Effect of One Aspect of Information Processing Device 100 According
to Embodiment (Part 2)
[0454] As described above, the information processing device 100
(one example of the learning apparatus) according to the embodiment
has the second data control unit 134. The second data control unit
134 divides the predetermined learning data used for training the
model to learn their features into a plurality of sets in
chronological order, and controls, for each of the divided sets, so
that the features of the learning data included in the set are
learned by the model by the first training unit 135 in a
predetermined order. In this regard, the second data control unit
134 is a processing unit corresponding to an example of a dividing
unit and a training unit.
[0455] Moreover, according to such an information processing device
100, it is possible to optimize the shuffle buffer size based on
the fact that the accuracy of the model changes depending on the
shuffle buffer size, and possible to divide training data according
to the optimized shuffle buffer size, making it possible to improve
the accuracy of the model.
[0456] Furthermore, for each of sets obtained by division, the
second data control unit 134 controls so as to train the model to
learn, in a random order, the features of the learning data
included in the set.
[0457] According to such an information processing device 100, the
accuracy of the model can be improved.

• _Exercise data_:

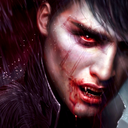 Vampire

• _Task set_:
1. Duplicate the passage on the information processing device, starting with "[0456] Furthermore, for" and going on through "can be improved.".
2. Do these statements agree with the passage on the information processing device? Answer yes or no for each and quote the words that decide it.
(a) The second data control unit splits the learning data into sets in chronological order.
(b) The second data control unit is a processing unit corresponding to an example of a dividing unit and a training unit.
(c) The accuracy of the model does not depend on the shuffle buffer size.
3. Can you extend the passage on the information processing device with the part that comes after its last sentence?
The data has no role in any of this.

• _Results for each task_:
1.
[0456] Furthermore, for each of sets obtained by division, the
second data control unit 134 controls so as to train the model to
learn, in a random order, the features of the learning data
included in the set.
[0457] According to such an information processing device 100, the
accuracy of the model can be improved.

2.
(a) Yes: "divides the predetermined learning data used for training the model to learn their features into a plurality of sets in chronological order"
(b) Yes: "the second data control unit 134 is a processing unit corresponding to an example of a dividing unit and a training unit"
(c) No: "the accuracy of the model changes depending on the shuffle buffer size"

3.
[0458] Furthermore, in order from a set according to the time
series among the sets obtained by the division, the second data
control unit 134 controls to train the model to learn the features
of the learning data included in the set.
[0459] According to such an information processing device 100, the
tendency of the features of the training data can be calculated
with high accuracy by the learning in order from the old training
data in the time series to the new training data in the time
series, making it possible to improve the accuracy of the
model.
[0460] Furthermore, the second data control unit 134 divides the
predetermined learning data into a set having a number of pieces of
learning data designated by the user.
[0461] According to such an information processing device 100,
after a user verifies how the accuracy of the model changes
depending on the shuffle buffer size, the user can divide the
training data based on a result obtained from this verification.
This makes it possible to improve usability in shuffle buffer size
optimization.
[0462] In addition, the second data control unit 134 divides
predetermined learning data into a plurality of sets so that the
number of pieces of the learning data included in each of the sets
obtained by the division of the predetermined learning data falls
within a range designated by the user.
[0463] According to such an information processing device 100, for
example, when it is difficult to designate an appropriate number,
the user can also designate a range with a good prospect, making it
possible to improve the usability in the shuffle buffer size
optimization.
Effect of One Aspect of Information Processing Device 100 According
to Embodiment (Part 3)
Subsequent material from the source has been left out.